## Text provided
How long did it take to go from idea to publication? And did the idea change during the process?

I wrote and submitted the first draft of this book in 2020. When I sold and started writing my memoir, You Could Make This Place Beautiful, we decided to publish that book first. Coming back to Dear Writer in 2023, I found that I wanted to completely reconceive the book with a new idea: the 10 ingredients in creativity’s “secret sauce.” So, I rewrote this book between mid-2023 and early 2024, inspired by this new structure. I’m so glad that I went with my gut instinct on that, and that my publisher was willing to trust me and go along for the ride. Working with Jenny Xu on this book was a joy.

Were there any surprises or learning moments in the publishing process for this title?

Permissions are always a challenge when using excerpts and quotes, and this book has plenty of both. I’m grateful to Ifeoma Anyoku at Atria, who was incredibly helpful through that process. In the end, I quoted other writers but used only my own poems and prose as example texts. One, it was easier and much less expensive than using work by others; and two, it allowed me to give readers that peek behind the curtain and talk about how these pieces came to be.

Were there any surprises in the writing process for this book?

One of the wonderful surprises was realizing how much overlap there is not only across genres but across various art forms. Looking at the 10 elements of creativity I selected—attention, wonder, vision, play, surprise, vulnerability, restlessness, tenacity, connection, and hope—helped me see the ways they show up in visual art, performance, music, and other media. What artists do, regardless of the form our art takes, isn’t that different. The creative process is messy, exhilarating, and for us all.

## Data

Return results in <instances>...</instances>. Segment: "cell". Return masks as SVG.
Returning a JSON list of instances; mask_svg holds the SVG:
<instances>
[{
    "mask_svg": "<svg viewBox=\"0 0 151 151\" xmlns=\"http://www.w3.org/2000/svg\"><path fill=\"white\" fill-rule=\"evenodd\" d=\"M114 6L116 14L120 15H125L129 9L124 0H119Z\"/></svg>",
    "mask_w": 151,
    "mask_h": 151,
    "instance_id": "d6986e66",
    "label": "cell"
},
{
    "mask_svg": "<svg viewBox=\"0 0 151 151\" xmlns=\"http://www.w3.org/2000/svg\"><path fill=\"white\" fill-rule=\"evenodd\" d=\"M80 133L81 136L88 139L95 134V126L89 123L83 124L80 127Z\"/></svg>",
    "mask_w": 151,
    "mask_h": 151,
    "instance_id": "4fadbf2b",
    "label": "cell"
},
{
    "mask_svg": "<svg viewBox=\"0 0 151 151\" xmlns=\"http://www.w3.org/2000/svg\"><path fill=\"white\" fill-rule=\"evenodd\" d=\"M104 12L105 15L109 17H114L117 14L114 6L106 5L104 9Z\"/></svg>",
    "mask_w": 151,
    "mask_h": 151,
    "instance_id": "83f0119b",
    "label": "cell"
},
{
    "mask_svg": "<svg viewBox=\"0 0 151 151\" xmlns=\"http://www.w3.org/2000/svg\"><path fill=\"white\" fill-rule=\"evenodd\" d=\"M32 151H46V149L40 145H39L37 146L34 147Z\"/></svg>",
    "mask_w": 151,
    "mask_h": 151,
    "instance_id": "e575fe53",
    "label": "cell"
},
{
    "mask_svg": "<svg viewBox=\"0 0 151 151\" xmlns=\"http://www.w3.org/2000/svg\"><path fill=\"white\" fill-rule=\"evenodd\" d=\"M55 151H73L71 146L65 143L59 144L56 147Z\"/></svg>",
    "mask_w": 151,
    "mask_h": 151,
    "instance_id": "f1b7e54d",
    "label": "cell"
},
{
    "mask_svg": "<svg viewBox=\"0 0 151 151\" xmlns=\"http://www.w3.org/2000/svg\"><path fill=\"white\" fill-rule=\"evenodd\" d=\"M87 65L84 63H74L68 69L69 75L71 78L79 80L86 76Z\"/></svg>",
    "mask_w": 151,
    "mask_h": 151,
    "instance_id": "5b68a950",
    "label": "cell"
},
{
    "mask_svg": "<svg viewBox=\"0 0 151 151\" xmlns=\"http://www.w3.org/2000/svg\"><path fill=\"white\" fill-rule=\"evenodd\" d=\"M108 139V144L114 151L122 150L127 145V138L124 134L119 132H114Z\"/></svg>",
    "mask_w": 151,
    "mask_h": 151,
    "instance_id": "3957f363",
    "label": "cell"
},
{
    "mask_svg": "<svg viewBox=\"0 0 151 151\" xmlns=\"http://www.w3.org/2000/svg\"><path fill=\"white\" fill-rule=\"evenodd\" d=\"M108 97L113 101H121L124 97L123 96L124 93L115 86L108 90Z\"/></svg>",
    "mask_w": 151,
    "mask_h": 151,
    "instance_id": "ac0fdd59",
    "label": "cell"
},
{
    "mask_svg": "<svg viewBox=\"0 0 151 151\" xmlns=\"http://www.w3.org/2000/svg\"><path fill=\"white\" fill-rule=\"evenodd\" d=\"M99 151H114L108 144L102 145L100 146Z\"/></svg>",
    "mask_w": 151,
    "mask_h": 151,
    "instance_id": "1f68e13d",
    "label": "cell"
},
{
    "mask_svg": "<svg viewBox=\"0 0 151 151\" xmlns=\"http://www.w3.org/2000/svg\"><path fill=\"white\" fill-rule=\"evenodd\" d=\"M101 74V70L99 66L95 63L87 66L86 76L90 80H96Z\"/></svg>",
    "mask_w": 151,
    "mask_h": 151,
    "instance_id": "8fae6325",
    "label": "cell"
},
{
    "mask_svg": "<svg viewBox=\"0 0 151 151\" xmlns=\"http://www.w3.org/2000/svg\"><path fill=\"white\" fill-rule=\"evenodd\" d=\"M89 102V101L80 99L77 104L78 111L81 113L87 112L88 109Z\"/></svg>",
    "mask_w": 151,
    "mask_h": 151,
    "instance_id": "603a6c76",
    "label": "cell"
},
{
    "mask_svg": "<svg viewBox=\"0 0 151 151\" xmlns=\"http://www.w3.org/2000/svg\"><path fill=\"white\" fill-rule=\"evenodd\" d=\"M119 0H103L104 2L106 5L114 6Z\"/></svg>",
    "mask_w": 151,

## Work to complete
1 > For the interview about Dear Writer above, decide whether each statement agrees with it: (a) The first draft of Dear Writer was written in 2023. (b) The example texts in the book are the author's own poems and prose. (c) The memoir was published after Dear Writer. Answer yes or no for each, and quote the deciding words.
2 > Duplicate the part of the interview about Dear Writer between "Were there any surprises or" and "came to be.", inclusive.

## Answer list
1 >
(a) No: "I wrote and submitted the first draft of this book in 2020."
(b) Yes: "used only my own poems and prose as example texts."
(c) No: "we decided to publish that book first."

2 >
Were there any surprises or learning moments in the publishing process for this title?

Permissions are always a challenge when using excerpts and quotes, and this book has plenty of both. I’m grateful to Ifeoma Anyoku at Atria, who was incredibly helpful through that process. In the end, I quoted other writers but used only my own poems and prose as example texts. One, it was easier and much less expensive than using work by others; and two, it allowed me to give readers that peek behind the curtain and talk about how these pieces came to be.